→ **GIVEN TEXT**:
You are viewing a plain text version of this content. The canonical link for it is here.
Posted to commits@spark.apache.org by jk...@apache.org on 2015/07/31 02:26:22 UTC
spark git commit: [SPARK-9077] [MLLIB] Improve error message for
decision trees when numExamples < maxCategoriesPerFeature
Repository: spark
Updated Branches:
refs/heads/master 351eda0e2 -> 65fa4181c
[SPARK-9077] [MLLIB] Improve error message for decision trees when numExamples < maxCategoriesPerFeature
Improve error message when number of examples is less than arity of high-arity categorical feature
CC jkbradley is this about what you had in mind? I know it's a starter, but was on my list to close out in the short term.
Author: Sean Owen <so...@cloudera.com>
Closes #7800 from srowen/SPARK-9077 and squashes the following commits:
b8f6cdb [Sean Owen] Improve error message when number of examples is less than arity of high-arity categorical feature
Project: http://git-wip-us.apache.org/repos/asf/spark/repo
Commit: http://git-wip-us.apache.org/repos/asf/spark/commit/65fa4181
Tree: http://git-wip-us.apache.org/repos/asf/spark/tree/65fa4181
Diff: http://git-wip-us.apache.org/repos/asf/spark/diff/65fa4181
Branch: refs/heads/master
Commit: 65fa4181c35135080870c1e4c1f904ada3a8cf59
Parents: 351eda0
Author: Sean Owen <so...@cloudera.com>
Authored: Thu Jul 30 17:26:18 2015 -0700
Committer: Joseph K. Bradley <jo...@databricks.com>
Committed: Thu Jul 30 17:26:18 2015 -0700
----------------------------------------------------------------------
.../apache/spark/mllib/tree/impl/DecisionTreeMetadata.scala | 8 ++++++--
1 file changed, 6 insertions(+), 2 deletions(-)
----------------------------------------------------------------------
http://git-wip-us.apache.org/repos/asf/spark/blob/65fa4181/mllib/src/main/scala/org/apache/spark/mllib/tree/impl/DecisionTreeMetadata.scala
----------------------------------------------------------------------
diff --git a/mllib/src/main/scala/org/apache/spark/mllib/tree/impl/DecisionTreeMetadata.scala b/mllib/src/main/scala/org/apache/spark/mllib/tree/impl/DecisionTreeMetadata.scala
index 380291a..9fe2646 100644
--- a/mllib/src/main/scala/org/apache/spark/mllib/tree/impl/DecisionTreeMetadata.scala
+++ b/mllib/src/main/scala/org/apache/spark/mllib/tree/impl/DecisionTreeMetadata.scala
@@ -128,9 +128,13 @@ private[spark] object DecisionTreeMetadata extends Logging {
// based on the number of training examples.

→ **Stored data entries**:

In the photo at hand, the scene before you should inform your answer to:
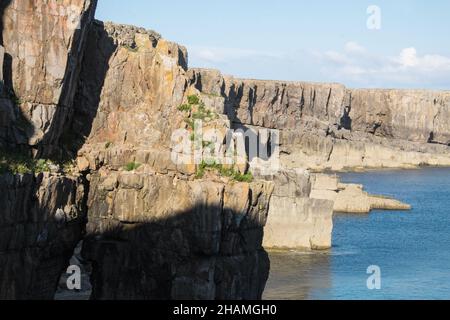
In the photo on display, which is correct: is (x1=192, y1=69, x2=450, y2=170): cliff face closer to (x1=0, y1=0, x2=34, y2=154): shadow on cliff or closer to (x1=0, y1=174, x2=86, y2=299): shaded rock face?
(x1=0, y1=174, x2=86, y2=299): shaded rock face

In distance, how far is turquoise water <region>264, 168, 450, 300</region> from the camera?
2191 inches

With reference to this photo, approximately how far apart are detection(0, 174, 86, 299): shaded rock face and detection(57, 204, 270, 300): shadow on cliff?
127 cm

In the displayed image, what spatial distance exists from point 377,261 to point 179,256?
97.9 ft

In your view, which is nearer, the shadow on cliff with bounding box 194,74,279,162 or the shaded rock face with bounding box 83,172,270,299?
the shaded rock face with bounding box 83,172,270,299

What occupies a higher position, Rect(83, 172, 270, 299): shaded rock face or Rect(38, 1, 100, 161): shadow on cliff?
Rect(38, 1, 100, 161): shadow on cliff

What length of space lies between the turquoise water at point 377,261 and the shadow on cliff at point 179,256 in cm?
1142

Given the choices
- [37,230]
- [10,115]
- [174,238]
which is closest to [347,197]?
[174,238]

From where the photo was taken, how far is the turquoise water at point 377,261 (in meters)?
55.7

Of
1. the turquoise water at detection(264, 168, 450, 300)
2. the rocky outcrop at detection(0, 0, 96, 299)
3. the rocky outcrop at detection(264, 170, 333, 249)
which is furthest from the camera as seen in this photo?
the rocky outcrop at detection(264, 170, 333, 249)

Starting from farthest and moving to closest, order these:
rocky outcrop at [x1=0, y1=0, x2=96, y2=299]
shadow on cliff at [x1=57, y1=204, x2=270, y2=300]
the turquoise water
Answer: the turquoise water → shadow on cliff at [x1=57, y1=204, x2=270, y2=300] → rocky outcrop at [x1=0, y1=0, x2=96, y2=299]
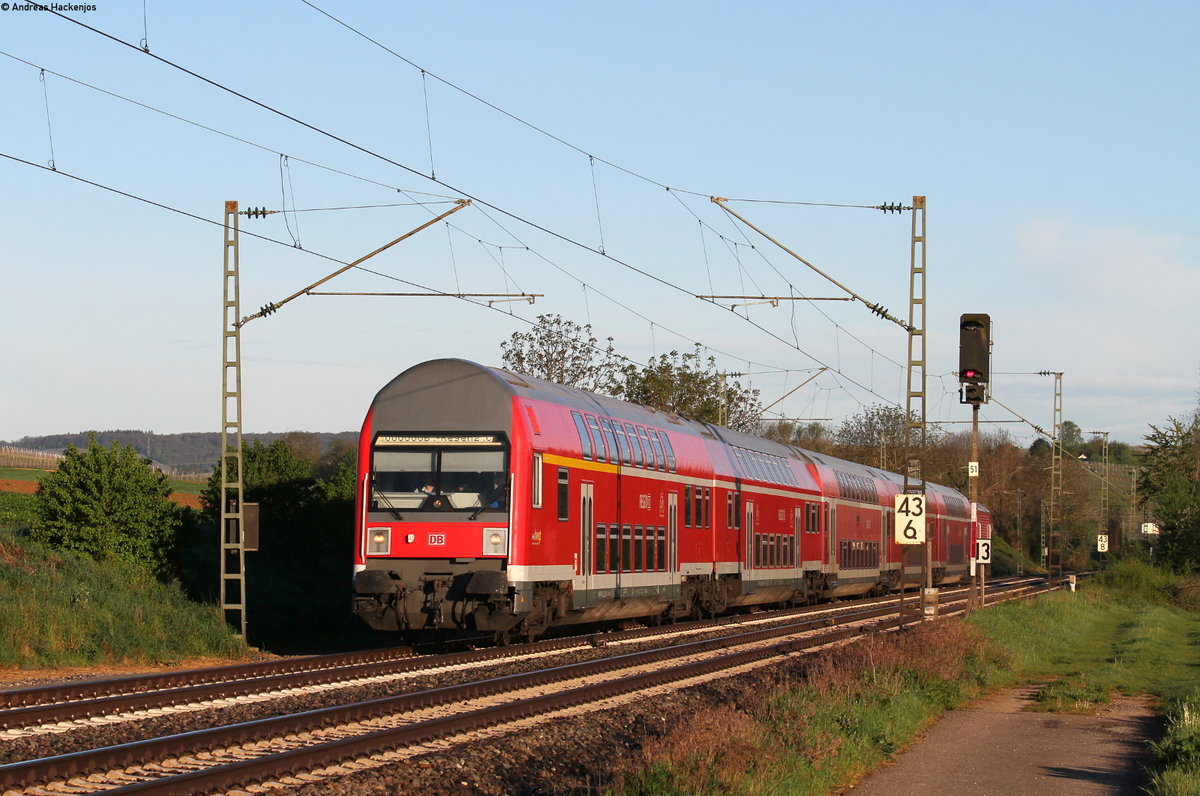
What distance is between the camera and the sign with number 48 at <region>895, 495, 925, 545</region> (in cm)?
2431

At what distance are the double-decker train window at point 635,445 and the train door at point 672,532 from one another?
1597mm

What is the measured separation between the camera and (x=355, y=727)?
46.5ft

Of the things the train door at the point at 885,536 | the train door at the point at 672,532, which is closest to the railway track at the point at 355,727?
the train door at the point at 672,532

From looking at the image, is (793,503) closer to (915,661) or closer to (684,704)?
(915,661)

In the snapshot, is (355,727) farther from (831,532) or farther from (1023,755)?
(831,532)

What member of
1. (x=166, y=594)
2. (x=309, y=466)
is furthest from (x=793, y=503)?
(x=166, y=594)

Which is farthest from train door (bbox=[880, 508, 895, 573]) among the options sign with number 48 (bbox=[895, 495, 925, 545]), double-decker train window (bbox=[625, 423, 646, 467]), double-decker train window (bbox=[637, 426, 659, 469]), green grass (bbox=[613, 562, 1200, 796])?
sign with number 48 (bbox=[895, 495, 925, 545])

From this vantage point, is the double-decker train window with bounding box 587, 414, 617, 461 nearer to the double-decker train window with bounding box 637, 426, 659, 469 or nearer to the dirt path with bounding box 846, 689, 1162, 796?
the double-decker train window with bounding box 637, 426, 659, 469

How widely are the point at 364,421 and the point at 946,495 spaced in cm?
4217

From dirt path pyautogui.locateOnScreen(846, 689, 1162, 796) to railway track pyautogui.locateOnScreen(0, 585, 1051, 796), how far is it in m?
4.07

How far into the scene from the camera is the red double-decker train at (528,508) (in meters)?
21.4

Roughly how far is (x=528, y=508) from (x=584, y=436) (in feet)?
10.3

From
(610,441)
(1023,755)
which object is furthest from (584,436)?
(1023,755)

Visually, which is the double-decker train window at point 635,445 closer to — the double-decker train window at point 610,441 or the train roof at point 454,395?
the double-decker train window at point 610,441
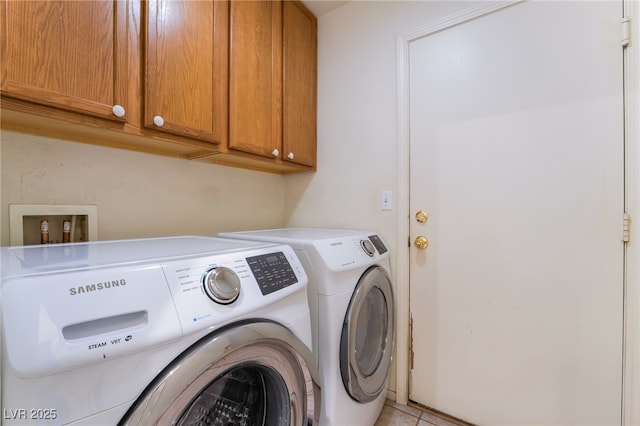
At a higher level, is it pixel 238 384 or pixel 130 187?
pixel 130 187

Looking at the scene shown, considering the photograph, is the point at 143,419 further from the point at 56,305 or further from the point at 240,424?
the point at 240,424

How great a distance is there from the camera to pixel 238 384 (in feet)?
2.51

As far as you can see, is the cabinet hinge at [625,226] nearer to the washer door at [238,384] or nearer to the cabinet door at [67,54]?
the washer door at [238,384]

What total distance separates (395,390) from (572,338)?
87cm

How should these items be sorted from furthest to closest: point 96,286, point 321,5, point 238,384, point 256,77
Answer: point 321,5
point 256,77
point 238,384
point 96,286

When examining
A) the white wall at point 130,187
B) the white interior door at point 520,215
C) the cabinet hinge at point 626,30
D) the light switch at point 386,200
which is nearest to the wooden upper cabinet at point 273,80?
the white wall at point 130,187

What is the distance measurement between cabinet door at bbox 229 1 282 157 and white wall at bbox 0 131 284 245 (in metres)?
0.37

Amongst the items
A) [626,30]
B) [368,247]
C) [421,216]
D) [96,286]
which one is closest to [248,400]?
[96,286]

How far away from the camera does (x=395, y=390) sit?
4.90 feet

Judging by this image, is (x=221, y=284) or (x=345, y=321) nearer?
(x=221, y=284)

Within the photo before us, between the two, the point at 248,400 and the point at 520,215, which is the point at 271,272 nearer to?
the point at 248,400

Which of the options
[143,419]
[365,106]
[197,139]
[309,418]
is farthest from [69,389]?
[365,106]

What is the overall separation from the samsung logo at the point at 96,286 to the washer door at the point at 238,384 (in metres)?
0.18

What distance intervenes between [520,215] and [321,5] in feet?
5.39
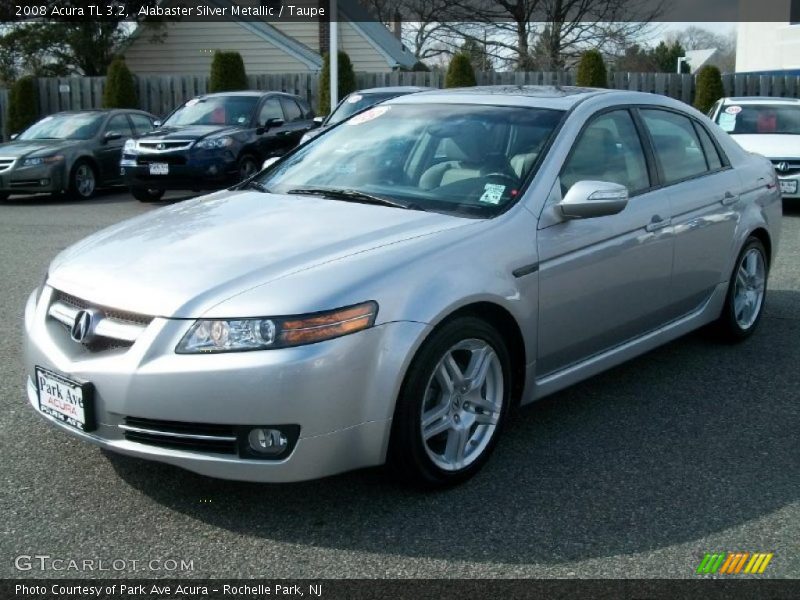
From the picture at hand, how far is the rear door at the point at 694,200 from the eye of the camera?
5098mm

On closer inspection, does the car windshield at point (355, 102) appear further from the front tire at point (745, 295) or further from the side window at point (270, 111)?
the front tire at point (745, 295)

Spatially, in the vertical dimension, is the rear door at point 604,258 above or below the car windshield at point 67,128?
below

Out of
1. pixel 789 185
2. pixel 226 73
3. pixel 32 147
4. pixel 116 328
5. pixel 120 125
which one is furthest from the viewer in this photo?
pixel 226 73

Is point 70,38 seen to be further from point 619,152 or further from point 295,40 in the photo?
point 619,152

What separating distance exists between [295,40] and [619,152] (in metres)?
27.8

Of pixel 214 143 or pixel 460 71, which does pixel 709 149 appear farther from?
pixel 460 71

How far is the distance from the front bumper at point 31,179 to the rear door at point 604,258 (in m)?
11.6

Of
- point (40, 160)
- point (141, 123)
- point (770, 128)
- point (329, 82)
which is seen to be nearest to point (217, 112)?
point (141, 123)

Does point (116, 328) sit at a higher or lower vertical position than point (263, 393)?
higher

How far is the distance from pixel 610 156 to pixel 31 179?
1179cm

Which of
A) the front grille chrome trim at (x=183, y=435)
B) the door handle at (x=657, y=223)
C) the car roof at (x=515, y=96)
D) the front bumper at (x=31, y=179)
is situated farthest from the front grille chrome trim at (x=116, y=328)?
the front bumper at (x=31, y=179)

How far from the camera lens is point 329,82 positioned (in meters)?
23.3

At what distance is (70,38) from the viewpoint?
31203mm

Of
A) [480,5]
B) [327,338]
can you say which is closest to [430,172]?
[327,338]
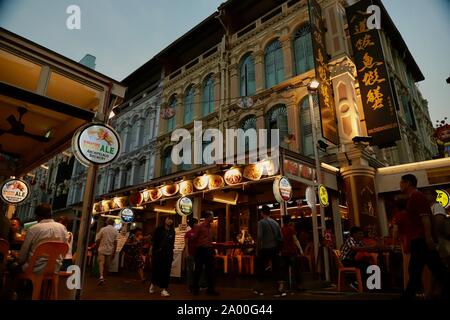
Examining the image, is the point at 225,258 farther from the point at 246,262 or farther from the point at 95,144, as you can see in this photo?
the point at 95,144

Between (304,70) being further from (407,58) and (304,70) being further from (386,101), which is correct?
(407,58)

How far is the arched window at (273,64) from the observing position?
15859mm

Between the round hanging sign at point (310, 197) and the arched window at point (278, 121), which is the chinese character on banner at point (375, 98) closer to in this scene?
the arched window at point (278, 121)

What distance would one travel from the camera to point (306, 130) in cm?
1411

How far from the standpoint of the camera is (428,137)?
2167 cm

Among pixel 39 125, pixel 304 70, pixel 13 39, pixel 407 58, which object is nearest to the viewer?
pixel 13 39

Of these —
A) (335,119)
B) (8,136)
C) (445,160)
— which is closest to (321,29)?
(335,119)

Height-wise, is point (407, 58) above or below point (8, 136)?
above

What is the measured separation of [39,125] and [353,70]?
13.2 m

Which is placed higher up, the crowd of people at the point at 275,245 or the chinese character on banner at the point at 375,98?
the chinese character on banner at the point at 375,98

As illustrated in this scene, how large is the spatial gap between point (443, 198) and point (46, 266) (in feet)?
49.0

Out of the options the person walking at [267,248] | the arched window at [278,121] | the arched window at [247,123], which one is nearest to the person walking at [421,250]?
the person walking at [267,248]

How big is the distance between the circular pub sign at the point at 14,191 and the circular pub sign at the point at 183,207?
5386mm

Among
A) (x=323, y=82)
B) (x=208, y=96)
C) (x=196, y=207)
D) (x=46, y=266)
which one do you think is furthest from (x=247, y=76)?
(x=46, y=266)
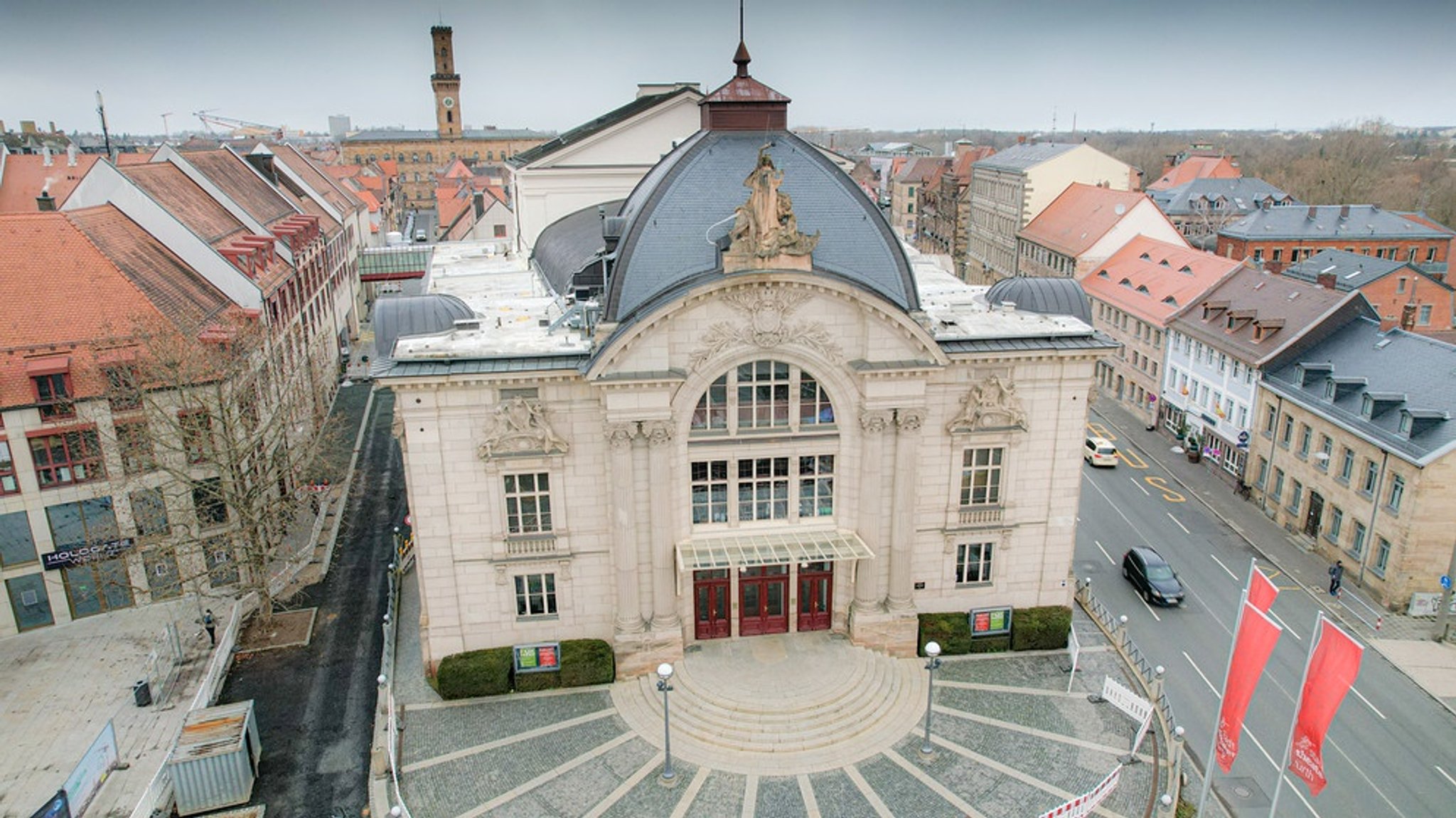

→ **PROBLEMS AND TASKS**:
1. List every full web address (URL) that appears in the Spark commit notice.
2. Please reproduce the entries starting at the very first line and ending at the line that contains "2191 inches", with both ends included. Leave out the pictures.
The Spark commit notice has no connection to the entries.

→ **RESPONSES TO THE EXERCISE**:
1.
http://git-wip-us.apache.org/repos/asf/spark/repo
http://git-wip-us.apache.org/repos/asf/spark/commit/65fa4181
http://git-wip-us.apache.org/repos/asf/spark/tree/65fa4181
http://git-wip-us.apache.org/repos/asf/spark/diff/65fa4181
http://git-wip-us.apache.org/repos/asf/spark/blob/65fa4181/mllib/src/main/scala/org/apache/spark/mllib/tree/impl/DecisionTreeMetadata.scala

2.
In the photo at hand, the scene before you should inform your answer to:
In the photo on display, which is correct: is (x1=192, y1=69, x2=450, y2=170): cliff face closer to (x1=0, y1=0, x2=34, y2=154): shadow on cliff or closer to (x1=0, y1=174, x2=86, y2=299): shaded rock face?
(x1=0, y1=174, x2=86, y2=299): shaded rock face

In distance, how far is turquoise water <region>264, 168, 450, 300</region> from the camera?
2191 inches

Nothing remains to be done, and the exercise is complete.